Local Catholic priest

Death of Irene Garza

Irene Garza (November 15, 1934 – April 1960) was a South Texas teacher and beauty queen whose death has been the subject of investigation for several decades. Garza was last seen alive on April 16, 1960, when she went to confession at a church in McAllen, Texas. She was reported missing the following morning. Following the largest volunteer search to that date in the Rio Grande Valley, Garza's body was discovered in a canal on April 21. An autopsy concluded that she had been sexually assaulted before being killed; the cause of death was suffocation.

Contents

Father John Feit, the priest who heard Garza's last confession, has been the only identified suspect in her death. Two clergymen, Dale Tacheny and Joseph O'Brien, came forward in 2002 to say that Feit had confessed to them shortly after the murder, but the Hidalgo County district attorney considered the evidence too weak to secure a conviction. The district attorney brought the case before a grand jury in 2004, but Feit, Tacheny and O'Brien were not subpoenaed, and Feit was not indicted.

(Saved entries)
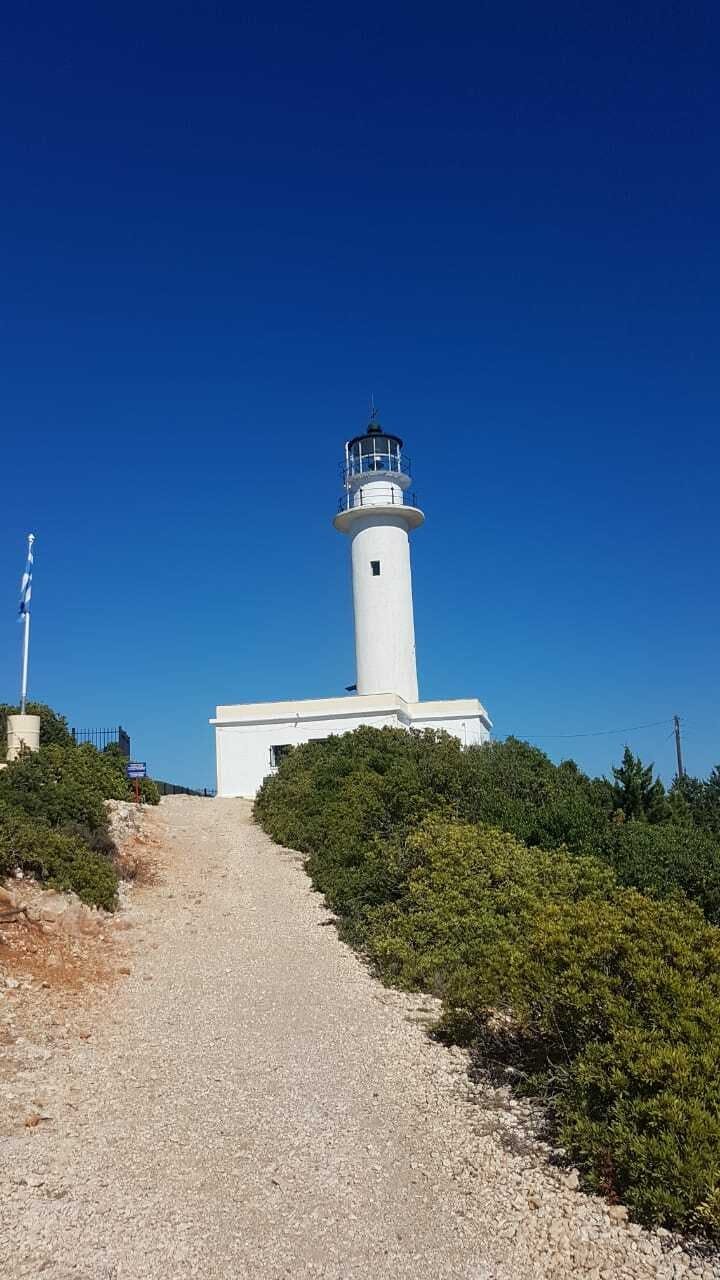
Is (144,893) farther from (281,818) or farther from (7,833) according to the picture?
(281,818)

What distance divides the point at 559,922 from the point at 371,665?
910 inches

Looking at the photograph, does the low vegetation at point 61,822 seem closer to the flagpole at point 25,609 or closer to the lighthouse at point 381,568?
the flagpole at point 25,609

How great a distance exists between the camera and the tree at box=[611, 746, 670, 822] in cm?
1667

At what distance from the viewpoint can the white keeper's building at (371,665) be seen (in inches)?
1075

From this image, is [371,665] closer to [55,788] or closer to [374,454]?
[374,454]

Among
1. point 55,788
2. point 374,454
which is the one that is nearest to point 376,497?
point 374,454

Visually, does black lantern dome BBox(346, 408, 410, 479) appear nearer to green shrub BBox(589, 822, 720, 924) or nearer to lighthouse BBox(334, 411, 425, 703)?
lighthouse BBox(334, 411, 425, 703)

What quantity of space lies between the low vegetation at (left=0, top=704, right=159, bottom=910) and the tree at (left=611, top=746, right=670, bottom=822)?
31.4 ft

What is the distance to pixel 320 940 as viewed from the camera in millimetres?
10820

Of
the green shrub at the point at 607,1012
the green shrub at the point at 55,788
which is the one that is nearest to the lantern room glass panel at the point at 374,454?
the green shrub at the point at 55,788

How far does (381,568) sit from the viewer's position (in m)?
30.3

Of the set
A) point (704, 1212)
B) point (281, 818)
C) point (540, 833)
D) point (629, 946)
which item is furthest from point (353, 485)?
point (704, 1212)

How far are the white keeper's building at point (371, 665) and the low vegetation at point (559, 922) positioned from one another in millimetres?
7161

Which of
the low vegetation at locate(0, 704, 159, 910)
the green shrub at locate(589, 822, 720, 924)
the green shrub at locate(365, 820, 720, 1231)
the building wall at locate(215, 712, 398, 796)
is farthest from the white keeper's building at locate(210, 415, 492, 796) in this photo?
the green shrub at locate(365, 820, 720, 1231)
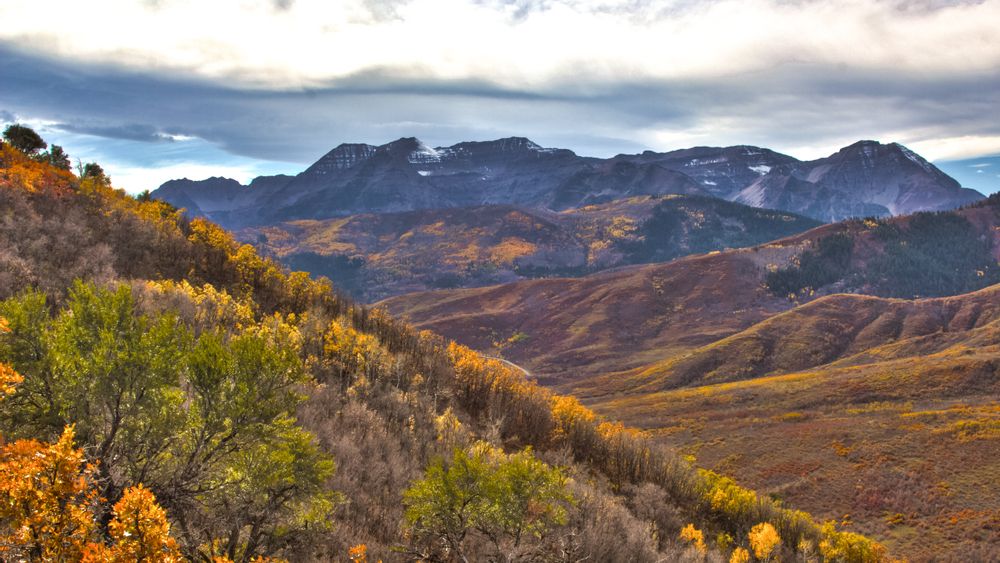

TASKS AND EXERCISES —
1 - Name every person who is identified by name in the passage about the death of Irene Garza.
2 - Continue the account of Irene Garza's death from its last sentence.
You won't need the lines for any of this.

ANSWERS FOR THE EXERCISE —
1 - Irene Garza, John Feit, Dale Tacheny, Joseph O'Brien

2 -
The investigation into Garza's death was renewed in 2015 after a new district attorney took office in Hidalgo County. In February 2016, the 83-year-old Feit was arrested in Arizona in connection with Garza's death. He was later extradited to Texas, where he awaits trial for Garza's murder.

Background

Garza was born in 1934. Her parents, Nicolas and Josefina, owned a dry cleaning business in McAllen, a city in Hidalgo County and part of the South Texas border region known as the Rio Grande Valley. By the time Garza was a teenager, her parents' business had become very successful and the family was able to move from the south side of McAllen to a more affluent area on the north side of the city. She was a graduate of McAllen High School. White students made up a majority at the school, and Garza was the first Latina to become a twirler or head drum majorette. She was crowned the 1958 Miss All South Texas Sweetheart and was a homecoming queen at Pan American College.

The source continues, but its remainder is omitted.